### Exercise goal
Please show every line in the items below that contains the word "sock". Case counts.

==== Records for this exercise

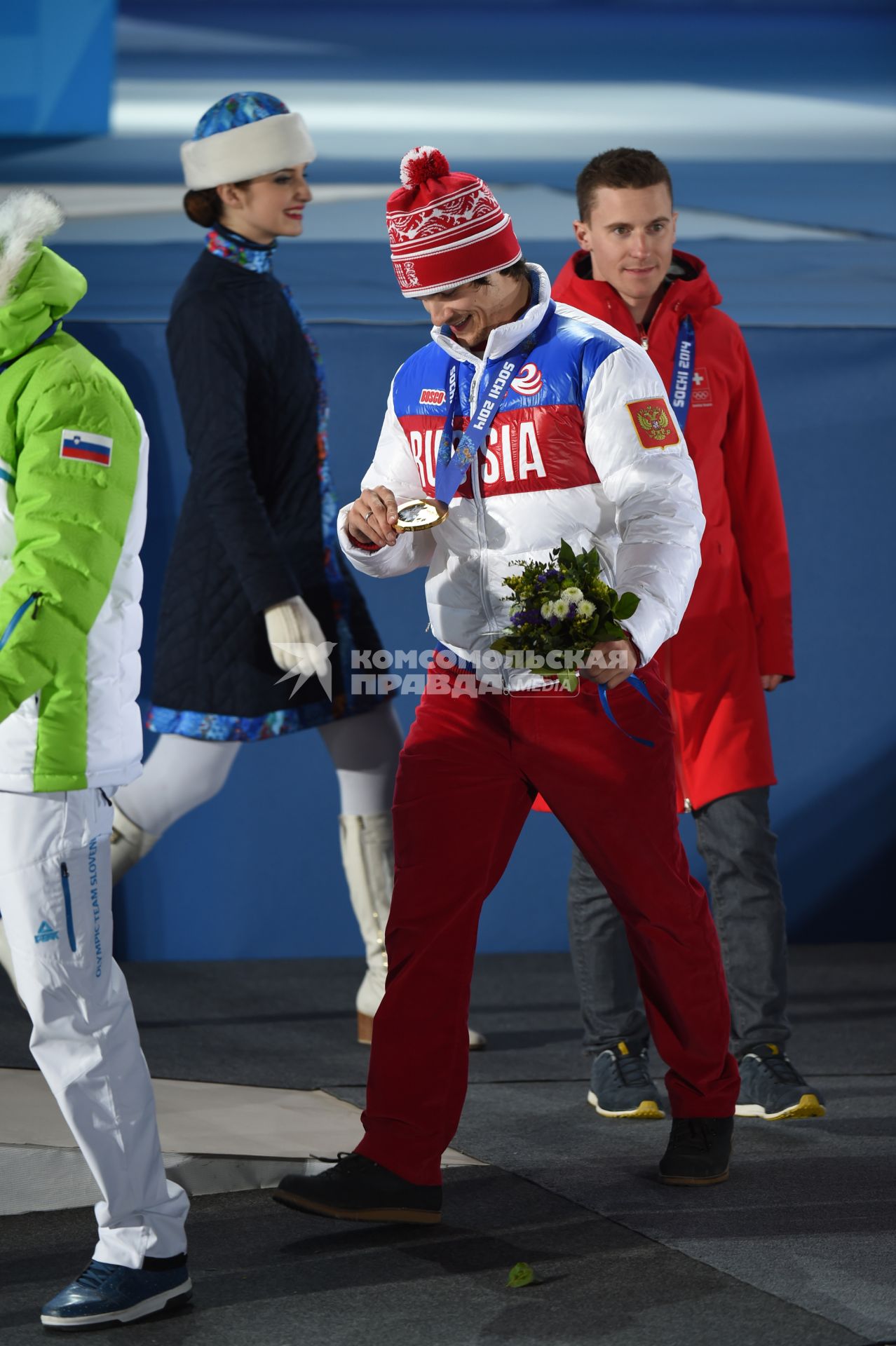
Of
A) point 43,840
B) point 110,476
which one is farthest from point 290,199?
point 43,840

========
==== Records for this exercise

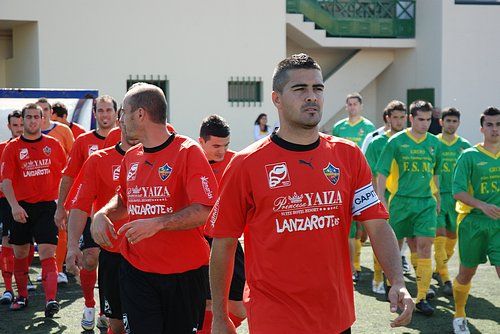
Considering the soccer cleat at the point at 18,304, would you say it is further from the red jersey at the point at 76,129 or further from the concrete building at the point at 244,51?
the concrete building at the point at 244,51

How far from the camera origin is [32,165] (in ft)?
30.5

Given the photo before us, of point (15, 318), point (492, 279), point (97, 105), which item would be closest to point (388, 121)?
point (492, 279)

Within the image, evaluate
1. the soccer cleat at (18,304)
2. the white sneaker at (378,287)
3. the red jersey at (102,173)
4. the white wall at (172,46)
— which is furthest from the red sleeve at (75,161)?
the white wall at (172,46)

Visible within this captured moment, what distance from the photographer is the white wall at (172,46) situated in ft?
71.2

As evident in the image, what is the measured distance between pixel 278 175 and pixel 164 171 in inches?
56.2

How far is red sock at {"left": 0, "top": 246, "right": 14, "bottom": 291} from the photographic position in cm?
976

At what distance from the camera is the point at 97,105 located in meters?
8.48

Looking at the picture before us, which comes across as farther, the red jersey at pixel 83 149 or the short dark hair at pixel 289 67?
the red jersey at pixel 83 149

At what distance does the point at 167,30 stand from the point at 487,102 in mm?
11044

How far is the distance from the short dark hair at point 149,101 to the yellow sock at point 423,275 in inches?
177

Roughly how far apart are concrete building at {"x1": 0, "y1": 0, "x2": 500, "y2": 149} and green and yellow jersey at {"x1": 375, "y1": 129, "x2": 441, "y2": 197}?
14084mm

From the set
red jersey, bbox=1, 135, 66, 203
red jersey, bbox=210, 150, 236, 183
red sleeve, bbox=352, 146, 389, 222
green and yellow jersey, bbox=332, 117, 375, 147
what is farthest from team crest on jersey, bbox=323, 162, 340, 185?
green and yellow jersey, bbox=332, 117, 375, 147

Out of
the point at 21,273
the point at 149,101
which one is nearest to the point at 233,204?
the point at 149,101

========

### Written solution
How far is red sock at {"left": 0, "top": 246, "right": 14, "bottom": 291} from the photographic position in cm?
How far is the distance from the short dark hair at point 149,101 to the yellow sock at point 423,275 in inches?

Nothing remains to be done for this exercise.